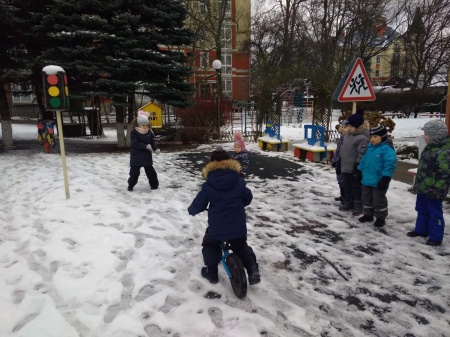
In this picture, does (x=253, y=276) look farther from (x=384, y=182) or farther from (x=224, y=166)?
(x=384, y=182)

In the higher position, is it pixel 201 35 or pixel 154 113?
pixel 201 35

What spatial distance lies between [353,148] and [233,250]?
314 cm

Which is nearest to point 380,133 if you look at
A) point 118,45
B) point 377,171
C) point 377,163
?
point 377,163

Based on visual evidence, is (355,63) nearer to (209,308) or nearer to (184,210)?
(184,210)

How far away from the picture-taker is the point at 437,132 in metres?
4.21

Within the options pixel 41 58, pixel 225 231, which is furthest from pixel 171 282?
pixel 41 58

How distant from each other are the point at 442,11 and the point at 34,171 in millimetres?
28759

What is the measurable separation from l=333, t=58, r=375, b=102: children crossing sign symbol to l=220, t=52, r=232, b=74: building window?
3954 cm

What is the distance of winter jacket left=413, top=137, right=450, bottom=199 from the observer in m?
4.13

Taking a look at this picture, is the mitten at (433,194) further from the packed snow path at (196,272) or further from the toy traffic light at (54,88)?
the toy traffic light at (54,88)

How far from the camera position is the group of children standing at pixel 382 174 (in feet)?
13.8

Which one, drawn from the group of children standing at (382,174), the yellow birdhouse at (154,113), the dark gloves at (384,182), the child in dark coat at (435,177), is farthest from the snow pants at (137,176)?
the yellow birdhouse at (154,113)

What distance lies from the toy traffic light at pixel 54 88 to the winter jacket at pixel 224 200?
4.21 meters

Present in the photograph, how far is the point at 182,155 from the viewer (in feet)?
41.2
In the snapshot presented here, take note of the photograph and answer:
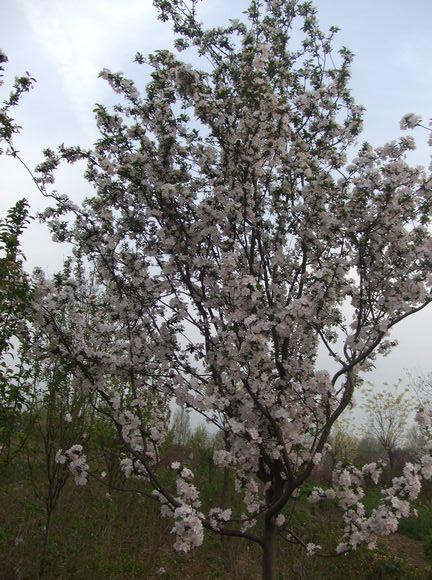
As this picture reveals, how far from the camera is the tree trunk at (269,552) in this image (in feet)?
17.1

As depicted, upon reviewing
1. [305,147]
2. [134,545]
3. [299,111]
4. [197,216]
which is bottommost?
[134,545]

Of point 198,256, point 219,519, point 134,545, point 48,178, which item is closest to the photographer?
point 219,519

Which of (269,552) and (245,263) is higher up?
(245,263)

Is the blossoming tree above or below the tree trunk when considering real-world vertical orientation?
above

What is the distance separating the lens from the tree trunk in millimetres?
5223

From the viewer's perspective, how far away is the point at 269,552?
5.27m

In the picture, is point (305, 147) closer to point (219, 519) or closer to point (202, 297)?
point (202, 297)

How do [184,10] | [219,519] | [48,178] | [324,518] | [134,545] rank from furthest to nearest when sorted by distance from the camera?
[324,518] → [134,545] → [184,10] → [48,178] → [219,519]

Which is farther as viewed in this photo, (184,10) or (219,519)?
(184,10)

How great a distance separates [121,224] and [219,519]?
363 cm

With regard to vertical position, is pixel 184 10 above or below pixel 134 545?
above

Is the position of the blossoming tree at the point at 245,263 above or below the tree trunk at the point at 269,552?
above

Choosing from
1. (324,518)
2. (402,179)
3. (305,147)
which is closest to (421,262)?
(402,179)

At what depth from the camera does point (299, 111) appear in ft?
20.3
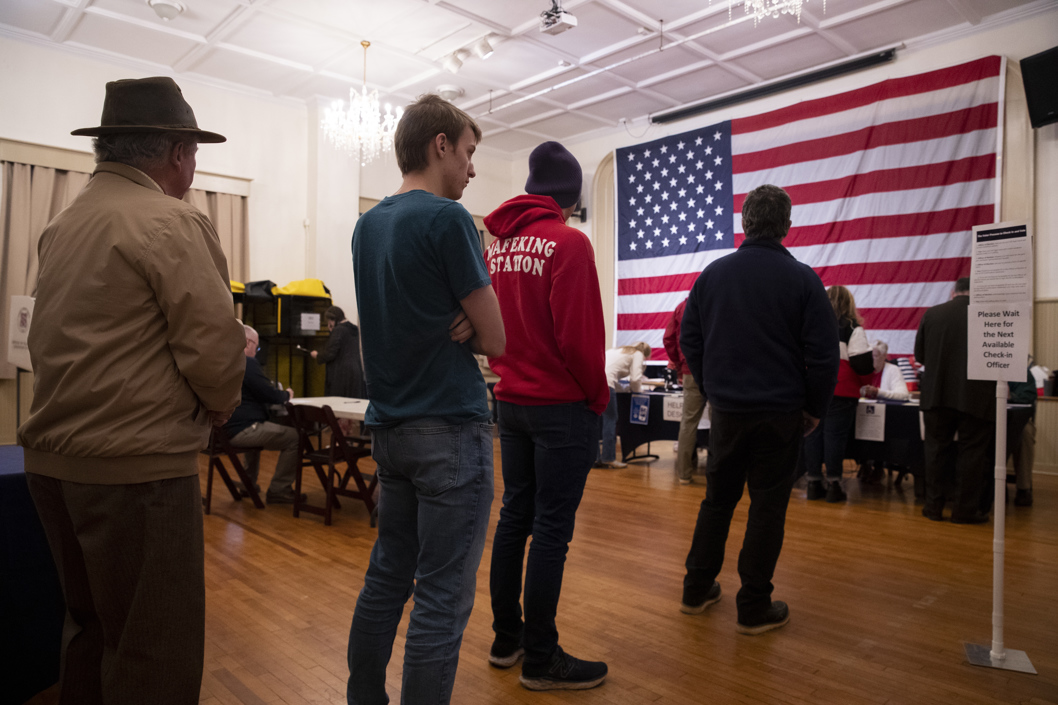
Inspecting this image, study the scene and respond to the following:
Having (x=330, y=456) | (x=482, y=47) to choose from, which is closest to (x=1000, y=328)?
(x=330, y=456)

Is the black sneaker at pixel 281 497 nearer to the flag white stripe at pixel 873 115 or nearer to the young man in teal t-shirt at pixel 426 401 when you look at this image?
the young man in teal t-shirt at pixel 426 401

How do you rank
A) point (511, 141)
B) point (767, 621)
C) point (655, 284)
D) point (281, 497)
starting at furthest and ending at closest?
1. point (511, 141)
2. point (655, 284)
3. point (281, 497)
4. point (767, 621)

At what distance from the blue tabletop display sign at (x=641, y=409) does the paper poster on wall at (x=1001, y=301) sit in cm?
381

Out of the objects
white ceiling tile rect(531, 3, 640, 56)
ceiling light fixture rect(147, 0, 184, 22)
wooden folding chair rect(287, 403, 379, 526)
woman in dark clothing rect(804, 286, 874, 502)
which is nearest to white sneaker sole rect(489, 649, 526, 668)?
wooden folding chair rect(287, 403, 379, 526)

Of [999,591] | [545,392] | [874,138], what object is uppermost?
[874,138]

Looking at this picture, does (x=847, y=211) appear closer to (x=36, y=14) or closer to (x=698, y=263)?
(x=698, y=263)

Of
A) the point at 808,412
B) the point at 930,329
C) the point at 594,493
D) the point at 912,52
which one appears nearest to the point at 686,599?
the point at 808,412

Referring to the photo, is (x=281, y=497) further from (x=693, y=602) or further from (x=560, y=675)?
(x=560, y=675)

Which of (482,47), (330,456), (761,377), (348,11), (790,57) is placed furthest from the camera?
(790,57)

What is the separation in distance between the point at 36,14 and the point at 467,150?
692cm

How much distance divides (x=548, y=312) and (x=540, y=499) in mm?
580

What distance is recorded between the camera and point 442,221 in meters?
1.46

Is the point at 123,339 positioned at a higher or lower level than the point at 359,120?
lower

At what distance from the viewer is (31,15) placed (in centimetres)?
630
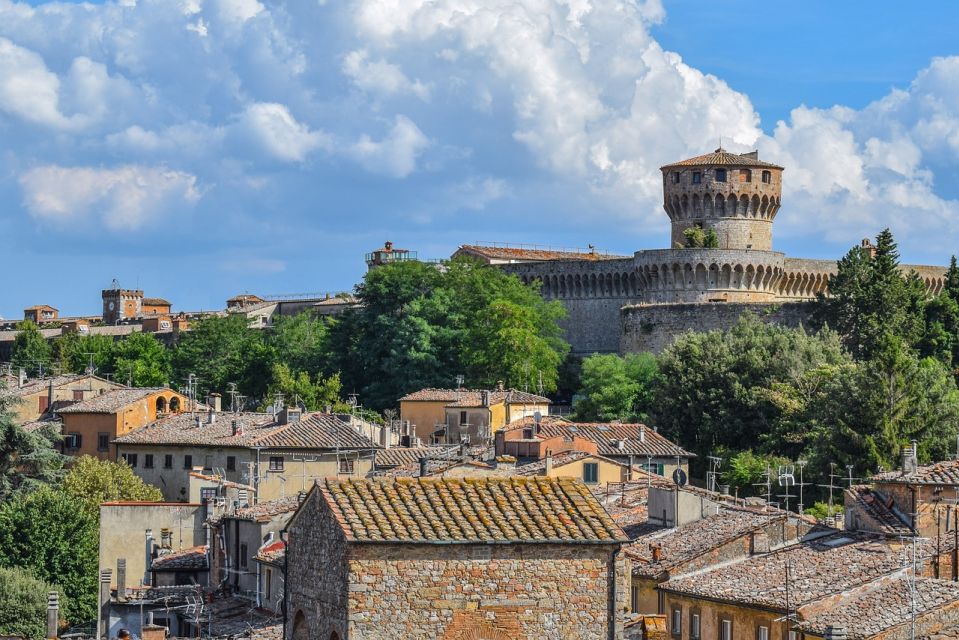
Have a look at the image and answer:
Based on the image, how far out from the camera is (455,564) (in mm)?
18656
****************************************
수행할 과제 ▸ 위의 기록 전체에서 "snow pants"라는 표현을 "ski pants"라는 표현으로 바꾸어 갱신하고 나머지는 모두 그대로 두십시오. 그림은 답에 넣지 마십시오.

과제 풀이 ▸
In this picture, does (x=253, y=276) look farther from (x=384, y=182) or farther from (x=224, y=166)?
(x=384, y=182)

In the higher position, is it pixel 201 35 or pixel 154 113?
pixel 201 35

What spatial distance lies between [353,148] and [233,250]?
314 cm

Which is nearest to point 380,133 if you look at
A) point 118,45
B) point 377,171
C) point 377,163
?
point 377,163

Based on visual evidence, is (355,63) nearer to (209,308) or nearer to (184,210)?
(184,210)

How far away from the picture-taker is the point at 437,132 in metres?
4.21

Within the options pixel 41 58, pixel 225 231, which is furthest from pixel 171 282?
pixel 41 58

How distant from each other are the point at 442,11 and the point at 34,171 in millimetres?
28759

What is the measurable separation from l=333, t=58, r=375, b=102: children crossing sign symbol to l=220, t=52, r=232, b=74: building window?
3954 cm

What is the distance of winter jacket left=413, top=137, right=450, bottom=199 from the observer in m?
4.13

Taking a look at this picture, is the mitten at (433,194) further from the packed snow path at (196,272) or further from the toy traffic light at (54,88)?
the toy traffic light at (54,88)

How far from the camera position is the group of children standing at pixel 382 174 (in feet)?
13.8

Which one, drawn from the group of children standing at (382,174), the yellow birdhouse at (154,113), the dark gloves at (384,182), the child in dark coat at (435,177), is farthest from the ski pants at (137,176)?
the yellow birdhouse at (154,113)

What distance lies from the toy traffic light at pixel 54 88 to the winter jacket at pixel 224 200?
4.21 meters

Present in the photograph, how far is the point at 182,155 from the viewer (in feet)?
41.2
In the snapshot presented here, take note of the photograph and answer:
As this picture reveals, how far from the camera is the tree trunk at (269,552) in this image (in feet)?
17.1

As depicted, upon reviewing
1. [305,147]
2. [134,545]
3. [299,111]
4. [197,216]
which is bottommost?
[134,545]

Of point 198,256, point 219,519, point 134,545, point 48,178, which item is closest to the photographer?
point 219,519

Which of (269,552) and (245,263) is higher up?
(245,263)

Is the blossoming tree above or below the tree trunk when considering real-world vertical orientation?
above

What is the distance separating the lens from the tree trunk in millimetres?
5223

From the viewer's perspective, how far away is the point at 269,552?
5.27m

In the picture, is point (305, 147) closer to point (219, 519) or closer to point (202, 297)?
point (202, 297)

How do [184,10] | [219,519] | [48,178] | [324,518] | [134,545] rank from furthest to nearest when sorted by distance from the camera?
[324,518] → [134,545] → [184,10] → [48,178] → [219,519]

Which is farther as viewed in this photo, (184,10) or (219,519)?
(184,10)

How great a distance separates [121,224] and [219,519]?
363 cm

With regard to vertical position, is pixel 184 10 above or below pixel 134 545?
above

Is the position of the blossoming tree at the point at 245,263 above or below the tree trunk at the point at 269,552?
above

Choosing from
1. (324,518)
2. (402,179)
3. (305,147)
which is closest to (421,262)?
(402,179)

At what depth from the camera does point (299, 111) appear in ft?
20.3
Inspecting this image, study the scene and respond to the following:
Having (x=330, y=456) | (x=482, y=47) to choose from, which is closest to (x=1000, y=328)?
(x=330, y=456)

Is the black sneaker at pixel 281 497 nearer to the flag white stripe at pixel 873 115 or nearer to the young man in teal t-shirt at pixel 426 401 when you look at this image?
the young man in teal t-shirt at pixel 426 401

How do you rank
A) point (511, 141)
B) point (767, 621)
C) point (655, 284)
D) point (281, 497)
starting at furthest and ending at closest?
1. point (511, 141)
2. point (655, 284)
3. point (281, 497)
4. point (767, 621)

At what distance from the blue tabletop display sign at (x=641, y=409) does the paper poster on wall at (x=1001, y=301) sit in cm?
381

Out of the objects
white ceiling tile rect(531, 3, 640, 56)
ceiling light fixture rect(147, 0, 184, 22)
wooden folding chair rect(287, 403, 379, 526)
woman in dark clothing rect(804, 286, 874, 502)
which is nearest to white sneaker sole rect(489, 649, 526, 668)?
wooden folding chair rect(287, 403, 379, 526)

Of [999,591] | [545,392] | [874,138], what object is uppermost?
[874,138]

Looking at this picture, does (x=847, y=211) appear closer to (x=36, y=14) or closer to (x=698, y=263)?
(x=698, y=263)

Of
A) the point at 808,412
B) the point at 930,329
C) the point at 594,493
D) the point at 912,52
which one appears nearest to the point at 686,599?
the point at 808,412

Referring to the photo, is (x=281, y=497) further from (x=693, y=602) or further from (x=560, y=675)?
(x=560, y=675)

Which of (482,47), (330,456), (761,377), (348,11), (790,57) is placed furthest from the camera?
(790,57)

What is the separation in distance between the point at 36,14 and the point at 467,150?
692cm

How much distance divides (x=548, y=312) and (x=540, y=499) in mm?
580

What distance is recorded between the camera and point 442,221 in meters?
1.46

Is the point at 123,339 positioned at a higher or lower level than the point at 359,120?
lower

At what distance from the viewer is (31,15) placed (in centimetres)?
630
Have a look at the image and answer:
Based on the image, how far out from the camera is (455,564) (in mm)?
18656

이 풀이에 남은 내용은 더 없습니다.